▶ _Set problem_:
Please answer these questions from the interview with the two poets:
1. At what event did the poets read in Cambridge?
2. What did Sarah Howe say she would mostly be reading that night?
3. Whose lives does Fran Lock say she plagiarizes or cannibalizes?

Tuesday, March 18, 2014

Interview: Sarah Howe and Fran Lock

Poets Sarah Howe and Fran Lock were in Cambridge in February to read at CB1 Poetry at The Boathouse. I caught up with them for a chat before their reading.

What will you be reading tonight?

SH: Poems about China mostly, and coelacanths.

FL: I’ve got eating imperfectly cooked hedgehog, some dogs and a poem in which my grandfather is a unicorn (see below.)

Fran Lock: Poetry is where I splurge my emotional incontinence.

How much of your work is drawn from personal experience?

FL: Most of my stuff tends to have a basis in personal experience. Either that or I just plagiarise or cannibalise the lives of my family because they are deeply amusing, to me any way.

Presumably your poems about China are from personal experience?


SH: I guess they are a mixture of personal experience, family history, lots of my mum in there but also lots of obscure bits of history books that have just nabbed my attention.

Dataset items:
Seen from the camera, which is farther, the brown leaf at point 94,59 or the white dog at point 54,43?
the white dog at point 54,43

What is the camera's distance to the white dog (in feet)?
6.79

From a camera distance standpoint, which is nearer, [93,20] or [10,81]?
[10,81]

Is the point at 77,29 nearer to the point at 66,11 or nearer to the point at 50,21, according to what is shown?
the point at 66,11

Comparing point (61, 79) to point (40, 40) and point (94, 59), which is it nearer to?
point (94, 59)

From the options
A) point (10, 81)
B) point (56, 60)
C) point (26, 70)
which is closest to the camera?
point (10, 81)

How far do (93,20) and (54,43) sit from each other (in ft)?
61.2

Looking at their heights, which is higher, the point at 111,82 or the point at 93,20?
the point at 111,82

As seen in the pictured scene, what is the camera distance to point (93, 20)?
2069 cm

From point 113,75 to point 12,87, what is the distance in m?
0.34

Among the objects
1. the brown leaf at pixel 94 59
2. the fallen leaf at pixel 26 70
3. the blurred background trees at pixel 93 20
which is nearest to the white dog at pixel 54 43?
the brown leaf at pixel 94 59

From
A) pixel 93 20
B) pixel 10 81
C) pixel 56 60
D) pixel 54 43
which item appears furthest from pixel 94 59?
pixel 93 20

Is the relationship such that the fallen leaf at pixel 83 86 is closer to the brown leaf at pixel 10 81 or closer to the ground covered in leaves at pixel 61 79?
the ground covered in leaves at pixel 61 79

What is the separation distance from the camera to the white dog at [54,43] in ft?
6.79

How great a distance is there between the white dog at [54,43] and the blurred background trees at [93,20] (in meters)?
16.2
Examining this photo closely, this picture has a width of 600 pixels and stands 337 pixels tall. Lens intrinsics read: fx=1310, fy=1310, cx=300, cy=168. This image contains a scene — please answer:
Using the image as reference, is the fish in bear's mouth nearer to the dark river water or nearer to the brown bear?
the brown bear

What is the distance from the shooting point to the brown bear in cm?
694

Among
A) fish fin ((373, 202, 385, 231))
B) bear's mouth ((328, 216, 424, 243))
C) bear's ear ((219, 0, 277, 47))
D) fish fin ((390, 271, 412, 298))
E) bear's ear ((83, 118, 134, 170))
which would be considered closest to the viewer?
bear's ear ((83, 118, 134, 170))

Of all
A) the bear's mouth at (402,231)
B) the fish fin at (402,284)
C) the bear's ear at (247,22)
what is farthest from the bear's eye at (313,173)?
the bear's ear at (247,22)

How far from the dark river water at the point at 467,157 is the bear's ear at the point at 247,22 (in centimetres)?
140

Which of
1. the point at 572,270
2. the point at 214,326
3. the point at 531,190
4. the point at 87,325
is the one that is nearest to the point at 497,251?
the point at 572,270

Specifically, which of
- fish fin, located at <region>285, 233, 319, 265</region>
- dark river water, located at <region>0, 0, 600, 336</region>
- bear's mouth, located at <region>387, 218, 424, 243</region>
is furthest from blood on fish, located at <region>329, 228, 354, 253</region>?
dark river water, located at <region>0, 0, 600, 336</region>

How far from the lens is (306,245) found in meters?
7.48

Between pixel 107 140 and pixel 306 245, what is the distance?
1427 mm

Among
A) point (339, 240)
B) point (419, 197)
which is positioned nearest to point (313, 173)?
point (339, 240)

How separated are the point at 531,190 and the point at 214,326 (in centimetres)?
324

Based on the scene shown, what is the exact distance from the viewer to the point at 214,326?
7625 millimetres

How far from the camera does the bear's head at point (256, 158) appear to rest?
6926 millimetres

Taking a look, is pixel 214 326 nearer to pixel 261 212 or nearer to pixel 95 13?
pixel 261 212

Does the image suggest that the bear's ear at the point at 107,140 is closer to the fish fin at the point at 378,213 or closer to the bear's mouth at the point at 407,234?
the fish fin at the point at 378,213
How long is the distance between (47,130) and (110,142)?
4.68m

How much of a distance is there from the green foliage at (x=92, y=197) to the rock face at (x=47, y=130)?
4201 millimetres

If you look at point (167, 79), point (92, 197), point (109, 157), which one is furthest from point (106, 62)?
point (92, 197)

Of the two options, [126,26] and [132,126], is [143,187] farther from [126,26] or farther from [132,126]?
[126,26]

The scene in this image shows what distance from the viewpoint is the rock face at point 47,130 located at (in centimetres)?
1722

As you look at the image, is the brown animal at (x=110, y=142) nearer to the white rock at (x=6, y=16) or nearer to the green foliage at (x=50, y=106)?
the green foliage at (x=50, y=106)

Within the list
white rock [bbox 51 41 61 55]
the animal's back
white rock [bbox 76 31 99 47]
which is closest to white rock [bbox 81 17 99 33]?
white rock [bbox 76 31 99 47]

▶ _Solution_:
1. CB1 Poetry at The Boathouse.
2. Poems about China, and coelacanths.
3. The lives of her family.